Cette position ferme de l’Assemblée plénière met-elle fin au feuilleton du barème ? Sans doute pas ! Outre qu’il faudra attendre la position du CEDS, celle de la Cour de cassation n’est qu’un avis qui n’empêchera pas, le cas échéant, une résistance de certains juges du fond ! D’un point de vue juridique, l’un des enjeux principaux sera de savoir si ceux-ci vont s’autoriser à dépasser le barème sur la base d’un contrôle concret alors que la Cour de cassation s’est contentée -il ne pouvait en être autrement dans le cadre d’un avis- d’un contrôle abstrait.  Autrement dit, les juges du fond écarteront-ils le barème lorsqu’il est manifeste qu’il parvient à un résultat inéquitable au regard du cas de l’espèce ? Et s’ils le font, ne se heurteront-ils pas systématiquement à une censure de la Cour de cassation ?  Raisonnement qui a été retenu par le conseil de prud’hommes de Grenoble [8] ! Tout en concluant à la conventionnalité du barème, il laisse entendre qu’il conviendrait de dépasser le plafond en présence d’un «préjudice dont la réparation adéquate serait manifestement rendue impossible par l’application du plafond du barème», ce qui ne semble pas viser un préjudice distinct mais bien celui, lié à la perte d’emploi, réparé au titre de l’absence de cause réelle et sérieuse. 

L’essentiel du débat devrait se reporter sur les deux principales techniques de dépassement du barème.

D’une part, le préjudice distinct : les salariés peuvent invoquer, en sus des dommages-intérêts pour licenciement sans cause réelle et sérieuse, un préjudice distinct. En particulier des dommages-intérêts pour procédés vexatoires dans les circonstances de la rupture et une faute de l'employeur à l'origine du motif de la rupture, par exemple dans l'hypothèse où la détérioration de l'état de santé du salarié était imputable au comportement fautif de l'employeur. Une autre piste est envisageable, celle du manquement à une obligation contractuelle implicite, que le juge peut découvrir à partir de la loi, des usages ou de l'équité (C. civ., art. 1194 N° Lexbase : L0910KZQ). Obligation contractuelle implicite avant d’être inscrite dans le Code du travail, l’obligation d’adaptation du salarié aux évolutions de son emploi, dont le non-respect fait précisément l’objet d’une sanction distincte de celle du licenciement sans cause réelle et sérieuse, en offre une illustration.  

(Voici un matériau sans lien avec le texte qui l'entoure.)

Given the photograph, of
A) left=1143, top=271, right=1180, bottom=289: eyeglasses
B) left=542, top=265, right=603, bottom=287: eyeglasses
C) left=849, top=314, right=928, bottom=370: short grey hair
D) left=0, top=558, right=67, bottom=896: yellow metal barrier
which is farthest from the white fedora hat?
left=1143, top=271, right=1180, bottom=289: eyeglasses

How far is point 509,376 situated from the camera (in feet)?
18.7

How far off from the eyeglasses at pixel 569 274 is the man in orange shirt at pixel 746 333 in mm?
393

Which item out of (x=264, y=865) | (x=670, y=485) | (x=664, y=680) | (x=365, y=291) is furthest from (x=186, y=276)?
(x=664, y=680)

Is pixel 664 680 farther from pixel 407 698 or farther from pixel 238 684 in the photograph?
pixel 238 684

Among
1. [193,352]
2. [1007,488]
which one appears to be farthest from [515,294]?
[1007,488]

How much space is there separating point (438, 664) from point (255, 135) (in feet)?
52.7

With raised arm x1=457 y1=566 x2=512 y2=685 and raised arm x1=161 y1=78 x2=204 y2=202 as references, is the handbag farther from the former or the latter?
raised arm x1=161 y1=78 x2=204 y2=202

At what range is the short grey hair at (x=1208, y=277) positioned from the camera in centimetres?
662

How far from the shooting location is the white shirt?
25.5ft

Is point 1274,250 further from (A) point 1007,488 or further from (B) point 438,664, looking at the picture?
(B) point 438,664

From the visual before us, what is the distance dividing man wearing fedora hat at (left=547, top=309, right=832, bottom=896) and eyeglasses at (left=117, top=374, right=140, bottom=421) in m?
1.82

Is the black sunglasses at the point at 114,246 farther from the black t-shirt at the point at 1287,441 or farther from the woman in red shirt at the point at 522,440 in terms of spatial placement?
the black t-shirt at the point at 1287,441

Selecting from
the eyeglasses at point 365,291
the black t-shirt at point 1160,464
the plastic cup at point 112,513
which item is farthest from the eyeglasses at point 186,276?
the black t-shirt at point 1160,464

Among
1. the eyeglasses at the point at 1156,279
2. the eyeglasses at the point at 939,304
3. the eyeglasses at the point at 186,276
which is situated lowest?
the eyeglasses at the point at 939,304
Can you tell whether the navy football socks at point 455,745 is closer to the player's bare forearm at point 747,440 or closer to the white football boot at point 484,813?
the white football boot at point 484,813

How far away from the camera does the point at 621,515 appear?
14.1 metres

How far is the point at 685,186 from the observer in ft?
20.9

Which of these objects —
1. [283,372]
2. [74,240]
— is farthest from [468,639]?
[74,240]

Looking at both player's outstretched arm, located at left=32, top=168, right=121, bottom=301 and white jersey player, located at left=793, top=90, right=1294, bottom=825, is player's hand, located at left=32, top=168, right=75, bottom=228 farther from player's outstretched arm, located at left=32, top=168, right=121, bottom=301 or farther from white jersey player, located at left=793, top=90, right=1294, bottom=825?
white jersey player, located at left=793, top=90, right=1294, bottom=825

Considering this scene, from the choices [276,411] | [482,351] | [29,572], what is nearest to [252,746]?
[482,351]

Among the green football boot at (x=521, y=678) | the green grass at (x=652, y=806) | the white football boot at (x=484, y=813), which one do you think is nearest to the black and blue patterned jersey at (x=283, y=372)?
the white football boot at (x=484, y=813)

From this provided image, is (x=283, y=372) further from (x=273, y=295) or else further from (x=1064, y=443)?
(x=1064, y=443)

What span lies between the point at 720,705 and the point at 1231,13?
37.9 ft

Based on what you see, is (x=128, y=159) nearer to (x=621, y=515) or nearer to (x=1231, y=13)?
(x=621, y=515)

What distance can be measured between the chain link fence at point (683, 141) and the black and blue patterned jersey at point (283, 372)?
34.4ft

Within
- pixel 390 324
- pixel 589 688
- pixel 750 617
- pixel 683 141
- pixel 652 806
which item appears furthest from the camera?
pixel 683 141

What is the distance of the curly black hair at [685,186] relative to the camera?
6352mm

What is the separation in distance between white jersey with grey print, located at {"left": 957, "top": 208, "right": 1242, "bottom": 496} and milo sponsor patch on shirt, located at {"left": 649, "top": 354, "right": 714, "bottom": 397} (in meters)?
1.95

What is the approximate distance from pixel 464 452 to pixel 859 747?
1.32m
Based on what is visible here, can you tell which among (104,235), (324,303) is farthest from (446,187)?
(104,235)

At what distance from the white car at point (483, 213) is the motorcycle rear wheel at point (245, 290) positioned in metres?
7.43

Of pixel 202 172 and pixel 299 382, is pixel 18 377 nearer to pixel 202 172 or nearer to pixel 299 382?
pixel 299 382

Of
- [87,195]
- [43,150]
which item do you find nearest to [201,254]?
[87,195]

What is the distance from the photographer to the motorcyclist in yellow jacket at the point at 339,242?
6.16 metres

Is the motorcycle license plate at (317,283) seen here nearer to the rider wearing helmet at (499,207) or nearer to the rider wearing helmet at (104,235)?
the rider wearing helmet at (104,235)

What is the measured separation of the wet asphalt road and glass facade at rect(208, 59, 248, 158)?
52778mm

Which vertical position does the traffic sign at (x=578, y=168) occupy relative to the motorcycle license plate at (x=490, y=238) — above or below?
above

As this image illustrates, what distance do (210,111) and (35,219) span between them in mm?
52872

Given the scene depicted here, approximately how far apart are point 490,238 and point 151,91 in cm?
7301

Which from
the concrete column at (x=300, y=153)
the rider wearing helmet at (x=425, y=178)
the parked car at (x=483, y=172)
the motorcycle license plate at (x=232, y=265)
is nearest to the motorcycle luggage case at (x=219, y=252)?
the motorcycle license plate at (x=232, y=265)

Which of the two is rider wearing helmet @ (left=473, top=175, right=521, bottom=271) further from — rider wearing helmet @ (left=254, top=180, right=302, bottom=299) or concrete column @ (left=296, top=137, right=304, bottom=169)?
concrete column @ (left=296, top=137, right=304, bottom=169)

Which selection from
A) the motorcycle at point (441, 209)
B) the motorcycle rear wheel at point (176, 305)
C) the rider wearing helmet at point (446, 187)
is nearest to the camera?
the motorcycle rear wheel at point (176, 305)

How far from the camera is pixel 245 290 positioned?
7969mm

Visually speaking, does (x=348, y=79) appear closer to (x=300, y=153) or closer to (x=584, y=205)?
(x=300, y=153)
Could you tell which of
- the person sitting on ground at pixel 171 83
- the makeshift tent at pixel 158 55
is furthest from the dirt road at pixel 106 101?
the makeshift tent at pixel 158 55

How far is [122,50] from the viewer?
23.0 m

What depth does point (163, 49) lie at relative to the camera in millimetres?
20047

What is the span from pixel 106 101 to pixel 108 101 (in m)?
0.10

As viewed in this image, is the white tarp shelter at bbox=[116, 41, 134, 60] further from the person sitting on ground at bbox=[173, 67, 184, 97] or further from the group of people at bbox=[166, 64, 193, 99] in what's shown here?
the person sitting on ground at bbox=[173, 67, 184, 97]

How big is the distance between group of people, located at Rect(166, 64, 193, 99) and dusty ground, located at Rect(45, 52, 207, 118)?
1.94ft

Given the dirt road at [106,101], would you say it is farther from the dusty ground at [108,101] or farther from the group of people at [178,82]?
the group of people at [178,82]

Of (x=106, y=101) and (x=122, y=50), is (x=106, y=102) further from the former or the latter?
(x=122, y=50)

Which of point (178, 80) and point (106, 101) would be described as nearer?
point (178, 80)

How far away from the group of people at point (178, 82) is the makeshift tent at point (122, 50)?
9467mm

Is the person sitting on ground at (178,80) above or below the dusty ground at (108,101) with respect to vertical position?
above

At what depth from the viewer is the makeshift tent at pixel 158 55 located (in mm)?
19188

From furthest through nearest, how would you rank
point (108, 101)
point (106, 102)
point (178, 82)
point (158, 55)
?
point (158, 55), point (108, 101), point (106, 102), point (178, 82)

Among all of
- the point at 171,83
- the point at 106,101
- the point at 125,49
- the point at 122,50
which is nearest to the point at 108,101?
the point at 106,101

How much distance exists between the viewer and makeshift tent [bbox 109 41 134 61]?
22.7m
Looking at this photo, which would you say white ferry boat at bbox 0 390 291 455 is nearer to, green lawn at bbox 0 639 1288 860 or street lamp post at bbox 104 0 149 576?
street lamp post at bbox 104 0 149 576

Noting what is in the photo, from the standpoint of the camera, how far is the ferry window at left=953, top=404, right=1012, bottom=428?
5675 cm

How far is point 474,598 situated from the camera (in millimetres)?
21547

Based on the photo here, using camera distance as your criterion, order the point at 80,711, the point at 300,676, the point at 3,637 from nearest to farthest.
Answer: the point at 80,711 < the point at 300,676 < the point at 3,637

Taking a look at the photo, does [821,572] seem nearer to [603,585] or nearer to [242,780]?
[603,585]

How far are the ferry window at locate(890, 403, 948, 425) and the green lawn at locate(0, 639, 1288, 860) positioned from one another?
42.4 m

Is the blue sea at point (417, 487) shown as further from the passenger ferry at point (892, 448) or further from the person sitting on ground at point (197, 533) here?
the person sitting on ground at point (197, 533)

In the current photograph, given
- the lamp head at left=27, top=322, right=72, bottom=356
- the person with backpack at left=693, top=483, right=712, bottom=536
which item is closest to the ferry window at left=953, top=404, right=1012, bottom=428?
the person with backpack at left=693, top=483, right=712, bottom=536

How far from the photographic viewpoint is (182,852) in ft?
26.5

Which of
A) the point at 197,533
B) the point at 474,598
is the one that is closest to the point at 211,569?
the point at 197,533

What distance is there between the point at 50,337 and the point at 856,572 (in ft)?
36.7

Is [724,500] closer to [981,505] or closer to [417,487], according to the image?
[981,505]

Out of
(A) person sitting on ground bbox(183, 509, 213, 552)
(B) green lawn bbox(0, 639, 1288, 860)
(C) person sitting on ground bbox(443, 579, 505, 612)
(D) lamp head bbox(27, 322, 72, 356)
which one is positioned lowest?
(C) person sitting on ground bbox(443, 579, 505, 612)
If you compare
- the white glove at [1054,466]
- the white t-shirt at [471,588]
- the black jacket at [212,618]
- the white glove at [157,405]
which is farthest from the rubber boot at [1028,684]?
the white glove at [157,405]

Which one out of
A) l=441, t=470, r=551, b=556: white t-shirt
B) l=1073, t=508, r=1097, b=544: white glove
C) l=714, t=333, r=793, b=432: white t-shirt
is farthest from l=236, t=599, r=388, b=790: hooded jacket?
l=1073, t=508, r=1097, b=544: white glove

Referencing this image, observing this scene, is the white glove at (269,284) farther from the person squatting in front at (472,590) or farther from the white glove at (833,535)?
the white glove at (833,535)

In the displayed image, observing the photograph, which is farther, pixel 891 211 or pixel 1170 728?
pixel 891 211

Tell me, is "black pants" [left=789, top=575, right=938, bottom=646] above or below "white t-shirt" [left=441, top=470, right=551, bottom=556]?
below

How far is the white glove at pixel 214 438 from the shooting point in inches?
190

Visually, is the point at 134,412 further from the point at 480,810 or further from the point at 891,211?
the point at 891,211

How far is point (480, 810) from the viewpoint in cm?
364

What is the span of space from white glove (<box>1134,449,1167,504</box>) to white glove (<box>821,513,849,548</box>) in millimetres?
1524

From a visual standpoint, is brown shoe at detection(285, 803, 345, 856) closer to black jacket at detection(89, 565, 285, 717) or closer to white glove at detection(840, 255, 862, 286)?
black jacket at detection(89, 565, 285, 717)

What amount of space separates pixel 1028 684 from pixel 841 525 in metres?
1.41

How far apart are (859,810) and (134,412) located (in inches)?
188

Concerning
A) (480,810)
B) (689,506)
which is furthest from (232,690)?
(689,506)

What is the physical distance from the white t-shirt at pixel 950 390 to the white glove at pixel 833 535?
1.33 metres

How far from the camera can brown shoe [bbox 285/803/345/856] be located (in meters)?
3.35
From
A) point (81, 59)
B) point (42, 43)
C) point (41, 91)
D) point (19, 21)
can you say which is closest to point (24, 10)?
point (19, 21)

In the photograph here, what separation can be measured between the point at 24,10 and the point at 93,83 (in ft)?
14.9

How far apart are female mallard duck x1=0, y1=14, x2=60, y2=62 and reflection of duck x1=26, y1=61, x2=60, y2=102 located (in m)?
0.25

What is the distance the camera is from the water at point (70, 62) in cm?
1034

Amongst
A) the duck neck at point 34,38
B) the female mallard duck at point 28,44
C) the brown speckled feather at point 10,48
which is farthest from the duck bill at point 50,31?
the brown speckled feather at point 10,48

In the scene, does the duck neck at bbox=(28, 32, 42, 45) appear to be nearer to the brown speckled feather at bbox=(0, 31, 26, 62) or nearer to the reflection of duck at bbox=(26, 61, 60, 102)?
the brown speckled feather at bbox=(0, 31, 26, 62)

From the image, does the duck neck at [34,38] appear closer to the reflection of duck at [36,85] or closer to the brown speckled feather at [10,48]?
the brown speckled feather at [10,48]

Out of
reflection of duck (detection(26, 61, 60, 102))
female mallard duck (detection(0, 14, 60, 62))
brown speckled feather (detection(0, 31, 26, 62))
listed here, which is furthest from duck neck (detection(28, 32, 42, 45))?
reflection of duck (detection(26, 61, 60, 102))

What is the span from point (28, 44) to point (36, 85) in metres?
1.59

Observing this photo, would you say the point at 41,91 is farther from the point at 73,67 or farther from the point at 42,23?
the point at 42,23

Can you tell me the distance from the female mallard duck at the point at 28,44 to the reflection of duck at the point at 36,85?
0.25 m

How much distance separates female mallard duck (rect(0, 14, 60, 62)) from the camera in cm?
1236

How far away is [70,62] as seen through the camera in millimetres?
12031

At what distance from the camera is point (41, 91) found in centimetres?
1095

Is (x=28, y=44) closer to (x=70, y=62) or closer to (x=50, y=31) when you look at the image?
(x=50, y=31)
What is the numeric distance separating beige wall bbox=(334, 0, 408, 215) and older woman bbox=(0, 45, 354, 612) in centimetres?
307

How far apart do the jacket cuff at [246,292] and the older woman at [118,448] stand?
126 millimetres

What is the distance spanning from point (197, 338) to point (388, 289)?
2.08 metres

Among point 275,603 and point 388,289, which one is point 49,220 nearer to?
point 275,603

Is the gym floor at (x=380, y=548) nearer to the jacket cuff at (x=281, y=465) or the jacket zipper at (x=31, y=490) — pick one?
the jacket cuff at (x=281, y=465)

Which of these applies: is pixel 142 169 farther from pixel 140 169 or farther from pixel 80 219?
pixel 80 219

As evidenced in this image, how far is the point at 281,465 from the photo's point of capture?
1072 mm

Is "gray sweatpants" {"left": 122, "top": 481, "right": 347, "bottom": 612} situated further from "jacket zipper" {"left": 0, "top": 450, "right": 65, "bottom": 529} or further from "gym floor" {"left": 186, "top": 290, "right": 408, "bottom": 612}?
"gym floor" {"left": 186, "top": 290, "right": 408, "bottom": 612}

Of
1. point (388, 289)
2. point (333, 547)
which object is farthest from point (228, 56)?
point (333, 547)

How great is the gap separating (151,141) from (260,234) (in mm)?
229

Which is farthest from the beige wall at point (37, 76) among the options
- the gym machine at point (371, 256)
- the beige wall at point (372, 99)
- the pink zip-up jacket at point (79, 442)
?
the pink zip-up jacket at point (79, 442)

D’autre part, le barème est inapplicable lorsque le licenciement est atteint d’une cause de nullité. On peut s'attendre à des phénomènes de glissement, avec des argumentations juridiques traditionnelles qui pourraient glisser sur le terrain des droits fondamentaux. Par exemple, le salarié licencié pour avoir critiqué son employeur sur les réseaux sociaux pourrait ne plus se contenter de contester la faute, et se déplacer plus systématiquement et plus directement sur le terrain de la liberté d'expression.

Affaire à suivre, par conséquent …

 

[1] Cons. const., décision n° 2015-715 DC du 5 août 2015 (N° Lexbase : A1083NNG).

[2] Cass. avis, 16 décembre 2002, n° 00-20.008 (N° Lexbase : A4510ZKA), Bull. 2002, avis, n° 6.

[3] Cass. avis, 12 juillet 2017, n° 17-70.009 (N° Lexbase : A0224WNM), Bull. 2017, avis, n° 9.

[4] Cass. avis, 7 février 2018, n° 17-70.038 (N° Lexbase : A6196XCH) ; Cass. avis, 12 juillet 2018, n° 18-70.008 (N° Lexbase : A9885XXE).

[5] Mission de recherche Droit et Justice, La barémisation de la Justice, une approche par l’analyse économique du droit, février 2019 ; Les pratiques juridictionnelles d’indemnisation du licenciement sans cause réelle et sérieuse : l’application d’un barème ?, Dr. soc., 2019, p. 300.

[6] C. trav., art. L. 1235-1, al. 4 (N° Lexbase : L8060LGM).

[7] V. en ce sens l’avis n° 15012 (N° Lexbase : A8472MX3) et la note explicative d’où il ressort que la marge de manœuvre d’un petit mois pour un salarié ayant une année complète d’ancienneté dans une entreprise employant au moins onze salariés est, selon l’Assemblée plénière, «compatible» avec l’article 10.

[8] CPH Grenoble, 4 février 2019, n° 18/01050 (N° Lexbase : A6406Y97).